By Eric B. Meyer
Yes, disclosing an employee’s medical info on Facebook is stupid, plus, it may violate the Americans with Disabilities Act, too.
In Shoun v. Best Formed Plastics, Inc., the plaintiff allegedly suffered a bad shoulder injury at work. And, after the plaintiff reported it, the person who processed worker’s compensation claims for his company, posted the following on her Facebook page:
Isn’t [it] amazing how Jimmy experienced a 5 way heart bypass just one month ago and is back to work, especially when you consider George Shoun’s shoulder injury kept him away from work for 11 months and now he is trying to sue us.”
A “confidential medical record”
Supposedly, the personal Facebook page is linked to her business email address and the quoted statement remained on her Facebook page for 76 days.
So, the plaintiff sued, alleging a violation of the ADA.
Under the ADA, when a company obtains employee medical information during “voluntary medical examinations, including voluntary work histories, which are part of an employee health program available to employees at that work site,” it must be “collected and maintained on separate forms and in separate medical files and [be] treated as a confidential medical record.”
So, it follows that posting worker’s compensation medical information on Facebook doesn’t fly. (Although, the plaintiff probably stated it more artfully than that in his Complaint).
Posting medical info on Facebook may violate the ADA
In moving to dismiss the plaintiff’s complaint, the company argued that the plaintiff publicized his medicals in a state-court complaint filed mere days before the Facebook post went up. Thus, his voluntary disclosure of the medical information would negate any claim under the ADA.
Acknowledging the potential merit of this argument, the court still denied the company’s motion to dismiss:
Neither side has alleged or argued that Mr. Shoun voluntarily disclosed his medical information to Ms. Stewart or anyone else at Best Formed Plastics; instead, Mr. Shoun alleges that Ms. Stewart acquired information about his medical condition through an employment-related medical inquiry by the company and then wrongfully disclosed that information. Whether Ms. Stewart gained knowledge of Mr. Shoun’s medical condition solely within the context of his employment-related medical examination is a question of fact not appropriate for resolution in a motion to dismiss.”

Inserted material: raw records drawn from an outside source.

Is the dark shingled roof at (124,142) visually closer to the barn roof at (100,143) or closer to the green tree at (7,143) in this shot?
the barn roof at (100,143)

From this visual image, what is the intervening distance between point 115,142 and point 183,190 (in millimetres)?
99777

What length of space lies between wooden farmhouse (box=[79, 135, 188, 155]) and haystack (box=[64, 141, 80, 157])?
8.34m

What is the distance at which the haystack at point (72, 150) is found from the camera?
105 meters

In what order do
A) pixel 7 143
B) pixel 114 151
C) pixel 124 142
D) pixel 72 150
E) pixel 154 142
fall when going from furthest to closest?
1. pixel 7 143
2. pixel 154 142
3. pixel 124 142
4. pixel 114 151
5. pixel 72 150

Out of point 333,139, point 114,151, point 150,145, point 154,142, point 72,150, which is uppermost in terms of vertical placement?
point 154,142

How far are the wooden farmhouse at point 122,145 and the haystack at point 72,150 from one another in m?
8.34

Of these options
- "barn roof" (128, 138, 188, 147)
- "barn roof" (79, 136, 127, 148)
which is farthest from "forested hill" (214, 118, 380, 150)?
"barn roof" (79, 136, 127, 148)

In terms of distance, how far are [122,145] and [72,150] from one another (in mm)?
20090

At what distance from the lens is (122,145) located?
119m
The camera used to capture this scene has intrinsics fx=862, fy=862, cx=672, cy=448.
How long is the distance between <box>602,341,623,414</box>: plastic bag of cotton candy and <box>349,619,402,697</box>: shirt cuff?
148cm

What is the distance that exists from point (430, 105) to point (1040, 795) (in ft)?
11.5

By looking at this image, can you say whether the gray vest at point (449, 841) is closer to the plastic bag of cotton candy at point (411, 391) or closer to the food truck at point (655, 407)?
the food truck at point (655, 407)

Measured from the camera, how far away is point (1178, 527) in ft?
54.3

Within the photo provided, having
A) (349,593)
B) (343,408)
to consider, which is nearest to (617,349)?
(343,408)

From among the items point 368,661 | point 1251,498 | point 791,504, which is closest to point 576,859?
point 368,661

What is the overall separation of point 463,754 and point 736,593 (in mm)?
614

The takeaway here is fairly simple: Whether the employer eventually prevails on the ADA claim, learn from their [alleged] mistake.
Counsel your supervisors and other decision-makers that employee medical information should remain private. Not only might publicizing this information violate the ADA, it could violate other laws too, most notably, HIPAA (the Health Insurance Portability and Accountability Act).
And, in general, remind all employees — not the just the supervisors — to think before they click.